According to the method of the present invention, the content of the colorant in the electrocoagulation printing ink can be reduced by 50%. By reducing the content of the colorant in the ink, a squeegee substantially eliminates the undesirable background image of a thin film of colored non-coagulated colloid that cannot be removed from the positive electrode active surface and is therefore transferred to the substrate. It can be lost.

Further, the viscosity of the ink can be reduced by reducing the content of the colorant in the ink. Inks with low viscosity are more suitable for long-term printing. According to such an ink, Canadian Patent Application No. 2,334,26
As described in No. 5, the tendency of gelatinous substances to adhere to the surface of the negative electrode can be reduced.

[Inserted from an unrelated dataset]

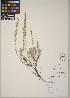 (Artemisia tripartita - CCDB-23364-H01)  @11 [ ] CreativeCommons - Attribution Non-Commercial No Derivatives (2014) Linda Jennings University of British Columbia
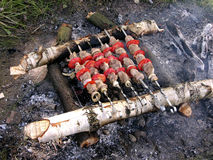 Shashlik Stock Photos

The colored solidified colloidal dots produced according to the present invention have a high resistance to squeegee abrasion.

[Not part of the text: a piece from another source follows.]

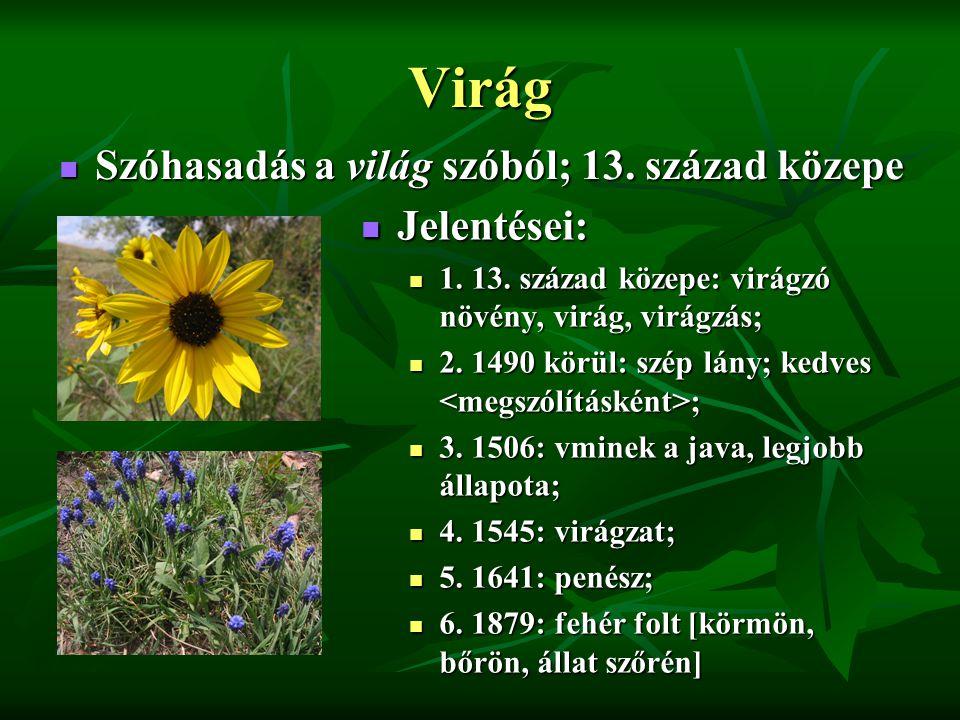Virág Szóhasadás a világ szóból; 13. század közepe Szóhasadás a világ szóból; 13.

Electrocoagulation printing inks having an electrolyte conductivity of 50 mS to 150 mS at 30 degrees Celsius can be used. In such a case, the trigger voltage signal applied to the negative electrode consists of at least two consecutive pulses with a pulse duration of 15 nanoseconds to 8 microseconds.
As indicated previously, if the electrocoagulation printing ink used has an electrolyte conductivity of 100 mS at 30 degrees Celsius,
The trigger voltage signal applied to the negative electrode consists of at least two consecutive pulses with a pulse duration of up to about 4 microseconds. Such maximum pulse duration may be configured in 255 increments of 15.68 nanoseconds, 63 increments of 63.49 nanoseconds, or 31 increments of 129 nanoseconds. As a result, if the pulse generation can be stopped at any time according to the desired optical density, all optical densities can be covered during electrocoagulation printing.

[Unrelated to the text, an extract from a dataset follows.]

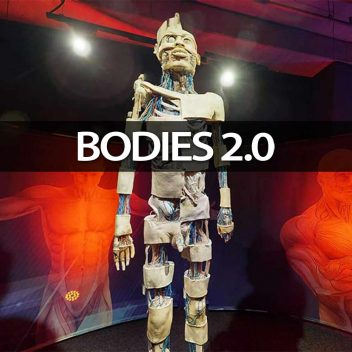 BODIES 2.0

According to a preferred embodiment, the negative electrodes are regrouped by an electrical circuit into four sections of 1792 cathodes. The four sections of 1792 cathodes each have a pulse duration of up to 4 microseconds, each in turn by a trigger voltage signal consisting of two consecutive pulses that are at least 4 microseconds apart from each other. Is energized. Regrouping the negative electrodes into multiple print sections can speed up the printing process.

The temperature of the electrocoagulation printing ink is preferably maintained at 40 degrees Celsius.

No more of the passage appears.